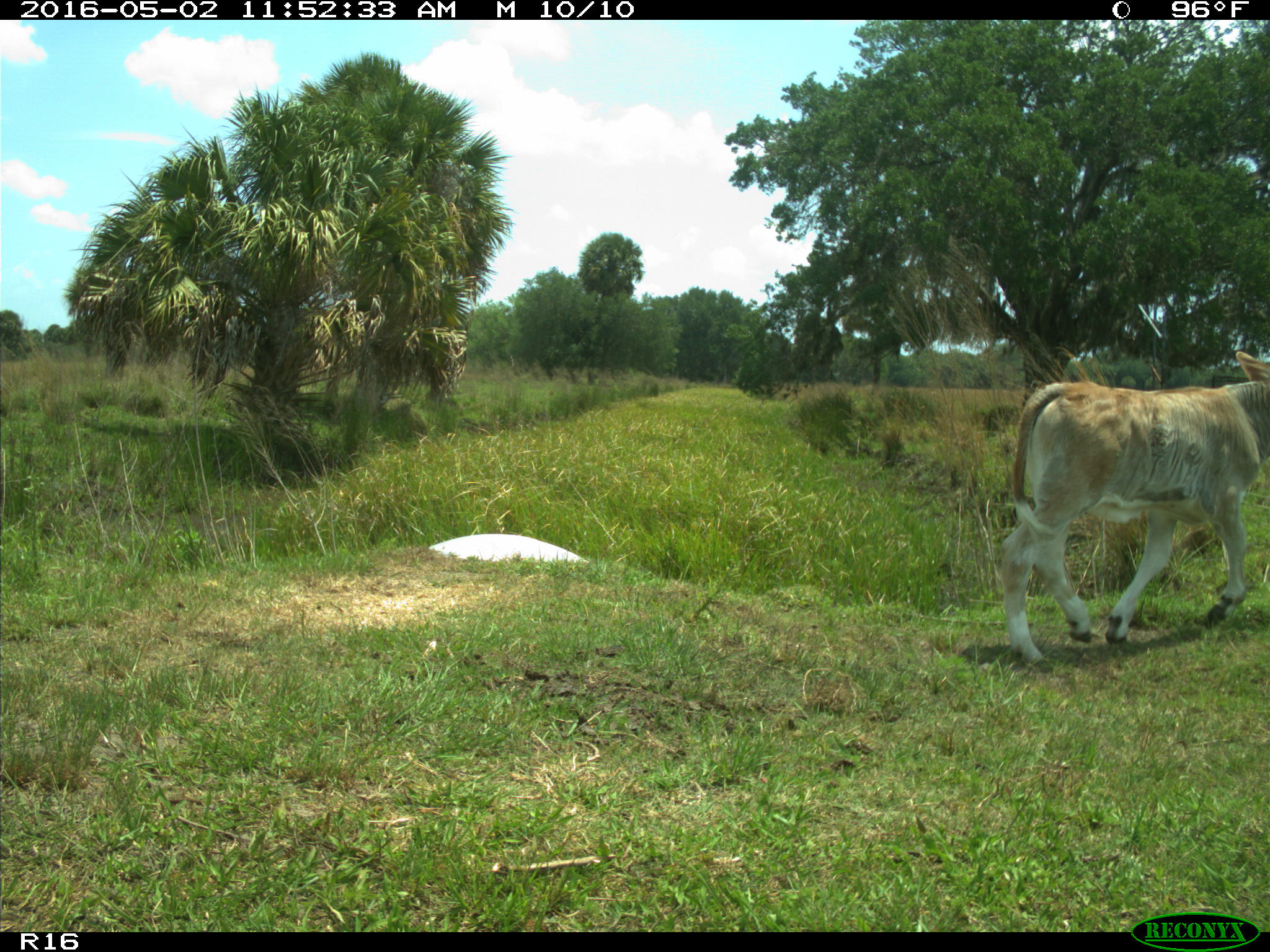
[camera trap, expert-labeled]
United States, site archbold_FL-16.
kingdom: Animalia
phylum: Chordata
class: Mammalia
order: Artiodactyla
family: Bovidae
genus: Bos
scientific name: Bos taurus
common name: domestic cow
Bos taurus (domestic cow).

■ THE TASK
The records are to be returned word for word, without any of their pictures.

■ REPLY TO THE TASK
[camera trap, expert-labeled]
United States, site archbold_FL-16.
kingdom: Animalia
phylum: Chordata
class: Mammalia
order: Artiodactyla
family: Bovidae
genus: Bos
scientific name: Bos taurus
common name: domestic cow
Bos taurus (domestic cow).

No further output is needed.